McCormick & Co. completed its acquisition of Reckitt Benckiser’s food division from Reckitt Benckiser Group in August 2017. The acquisition included the Frank’s RedHot, French’s and Cattlemen’s brands.

McCormick & Co. in the third quarter ended Aug. 31 reported net income of $173.5 million, or $1.32 per share on the common stock, which was up 60 percent from $108.2 million, or $0.86 per share, in the third quarter of the previous year. McCormick and Co. recognized $6 million of transaction and integration expenses in operating income related to the RB Foods acquisition versus $30 million in the previous year’s third quarter.

Third-quarter sales jumped 14 percent to $1,345.3 million when compared with $1,185.2 million in the previous year’s third quarter with the Frank’s RedHot and French’s brands accounting for 10 percentage points of the sales increase. Brand marketing increased 36 percent, or $21 million, in the third quarter when compared with the previous year’s third quarter.

Sales in the consumer segment rose 14 percent to $790.8 million from $696.8 million. Segment operating income rose 10 percent to $154 million from $140 million. Frank’s RedHot performed well in the segment.

“As of the end of August, we increased our US total distribution points of original and Buffalo sauces by double digits,” Kurzius said. “Our ‘fix-the-mix’ initiative focused on having the right assortment on shelf continues to be a key driver of this growth.”

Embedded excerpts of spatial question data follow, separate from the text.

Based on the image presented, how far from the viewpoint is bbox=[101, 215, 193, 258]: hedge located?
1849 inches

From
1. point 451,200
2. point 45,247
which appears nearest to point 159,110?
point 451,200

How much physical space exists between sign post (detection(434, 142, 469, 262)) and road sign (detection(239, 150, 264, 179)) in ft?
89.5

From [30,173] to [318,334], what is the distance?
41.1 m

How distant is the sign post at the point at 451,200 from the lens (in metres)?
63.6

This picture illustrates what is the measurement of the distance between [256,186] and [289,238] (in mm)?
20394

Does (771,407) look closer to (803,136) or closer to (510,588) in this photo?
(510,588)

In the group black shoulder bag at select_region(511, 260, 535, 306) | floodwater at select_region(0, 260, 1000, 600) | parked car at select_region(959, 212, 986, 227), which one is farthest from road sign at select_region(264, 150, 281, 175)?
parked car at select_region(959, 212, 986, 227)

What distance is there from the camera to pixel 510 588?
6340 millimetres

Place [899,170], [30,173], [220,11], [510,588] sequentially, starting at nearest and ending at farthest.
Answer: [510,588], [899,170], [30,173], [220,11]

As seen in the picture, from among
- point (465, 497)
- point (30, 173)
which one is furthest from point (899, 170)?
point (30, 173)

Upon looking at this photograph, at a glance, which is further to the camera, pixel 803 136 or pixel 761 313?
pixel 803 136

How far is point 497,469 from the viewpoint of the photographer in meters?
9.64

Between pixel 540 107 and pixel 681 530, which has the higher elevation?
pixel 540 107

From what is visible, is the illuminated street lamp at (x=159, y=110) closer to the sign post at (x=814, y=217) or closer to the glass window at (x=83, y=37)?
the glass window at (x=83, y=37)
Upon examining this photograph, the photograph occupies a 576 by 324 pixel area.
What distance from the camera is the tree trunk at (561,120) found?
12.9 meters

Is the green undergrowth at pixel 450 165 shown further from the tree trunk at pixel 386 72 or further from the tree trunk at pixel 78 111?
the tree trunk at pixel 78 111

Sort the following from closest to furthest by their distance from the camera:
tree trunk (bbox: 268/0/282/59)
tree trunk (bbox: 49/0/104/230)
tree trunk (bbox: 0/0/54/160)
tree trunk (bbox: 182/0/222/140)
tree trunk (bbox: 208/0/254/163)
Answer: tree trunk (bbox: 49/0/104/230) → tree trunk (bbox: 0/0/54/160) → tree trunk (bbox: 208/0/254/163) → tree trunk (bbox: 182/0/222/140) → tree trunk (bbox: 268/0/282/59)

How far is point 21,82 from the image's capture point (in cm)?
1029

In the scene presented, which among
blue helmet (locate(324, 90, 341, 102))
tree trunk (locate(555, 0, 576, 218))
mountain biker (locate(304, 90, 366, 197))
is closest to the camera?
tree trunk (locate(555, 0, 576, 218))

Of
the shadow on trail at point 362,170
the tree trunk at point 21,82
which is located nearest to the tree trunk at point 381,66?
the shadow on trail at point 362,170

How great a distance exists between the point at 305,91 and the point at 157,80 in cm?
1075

French’s contributed, too.

“We are continuing to convince retailers to remove duplicative secondary brands as they work to maximize the efficiency of their shelf space, and more of our recommendations are being implemented, eliminating lower-ranking yellow mustard brands and expanding the share of shelf of French's and store brands,” Kurzius said. “These efforts, combined with our merchandising and promotion as well as our new mustard marketing campaign, have driven significant sequential improvement from past quarters.”

Sales in the flavor solutions segment rose 9 percent to $554.5 million from $488.4 million. Segment operating income rose 37 percent to $88 million from $64.1 million.

McCormick & Co. in the third quarter had incremental sales to about 2,000 new restaurant locations and secured a new partnership with a leading US pizza chain to launch menu items featuring Frank’s RedHot products.

In the nine-month period ended Aug. 31, McCormick & Co. companywide reported net income of $719.4 million, or $5.47 per share on the common stock, which was more than double the $301.7 million, or $2.40 per share in the same time of the previous year. Nine-month sales rose 17 percent to $3,909.7 million from $3,343.2 million.

McCormick & Co. adjusted its financial outlook for the entire 2018 fiscal year as the company expects a lower favorable impact from currency rates.

The company now expects to grow sales 12 percent to 14 percent compared to 2017, down from 13 percent to 15 percent previously, as it expects a one-percentage-point favorable impact from currency rates, down from two percentage points. Adjusted operating income is expected to grow 22 percent to 23 percent, down from 23 percent to 25 percent previously, with the favorable impact of currency rates to slip from 1 percentage point to “minimal.” Adjusted earnings per share should be in the rage of $4.95 to $5.00, up from $4.85 to $4.59 previously, which reflects a reduction of the company’s expected adjusted effective tax rate to about 21 percent for 2018 due to the year-to-date favorable impact of discrete items. The updated adjusted EPS guidance also reflected a lower favorable impact from currency.